Wednesday, September 24, 2014

Meet the Cocktails: Japanese, European, and American cocktail styles blend at Ramen Shop

It recently came to our attention that we've known Chris Lane for, well, years.

The early days of Heaven's Dog used to have what is now a bygone SF unicorn: $5 cocktails. Chris used to work at Heaven's Dog on Fridays, and as we'd while away the Friday evening, Chris would indulge us with crazy awesome cocktails of his own design, as well as an impressive list of classics and tiki (Scorpion please!). It may or may not have inspired Josh to even pen a blog post in the form of an ode to the Devil's Backbone, a deep, slow, and stirred Scotch drink that Chris eventually put on the Lolinda menu. Let's just say that the ode began with a Dante quote ("Abandon all hope ye who enters here!"). Though I have tried to find that post for publishing, it has mysteriously disappeared.

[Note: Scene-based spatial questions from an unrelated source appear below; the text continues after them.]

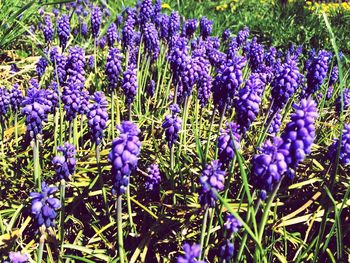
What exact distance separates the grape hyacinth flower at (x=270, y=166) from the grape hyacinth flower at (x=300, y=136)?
0.10ft

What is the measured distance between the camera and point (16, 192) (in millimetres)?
4109

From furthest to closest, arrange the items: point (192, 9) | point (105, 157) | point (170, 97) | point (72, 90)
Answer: point (192, 9)
point (170, 97)
point (105, 157)
point (72, 90)

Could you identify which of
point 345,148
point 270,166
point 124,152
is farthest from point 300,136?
point 345,148

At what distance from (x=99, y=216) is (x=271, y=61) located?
145 inches

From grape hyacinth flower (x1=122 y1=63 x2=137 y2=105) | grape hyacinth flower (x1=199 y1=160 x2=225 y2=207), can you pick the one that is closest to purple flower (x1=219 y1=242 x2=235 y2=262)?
grape hyacinth flower (x1=199 y1=160 x2=225 y2=207)

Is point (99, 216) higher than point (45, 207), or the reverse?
point (45, 207)

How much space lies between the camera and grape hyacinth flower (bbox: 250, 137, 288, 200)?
232 cm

Today, Chris is heading up an ambitious cocktail program at Ramen Shop, a much celebrated restaurant in Rockridge Oakland that serves up rich bowls of ramen made with fresh California ingredients. It's a logical match for Chris, who has always embraced an impressive attention to detail and to execution with his cocktails.

Chris Lane at Ramen Shop

Ramen Shop is a great dinner stop. The now-famous noodles have caught the eye of Bay Area hipsters and foodies, and waits can be expected, as is typical for a hotspot. The bar until now has served as a happy landing pad where patrons can wait for tables with glass in hand. There may be even more room for the bar in the future when the restaurant expands early next year and brings more tables and dedicated bar space.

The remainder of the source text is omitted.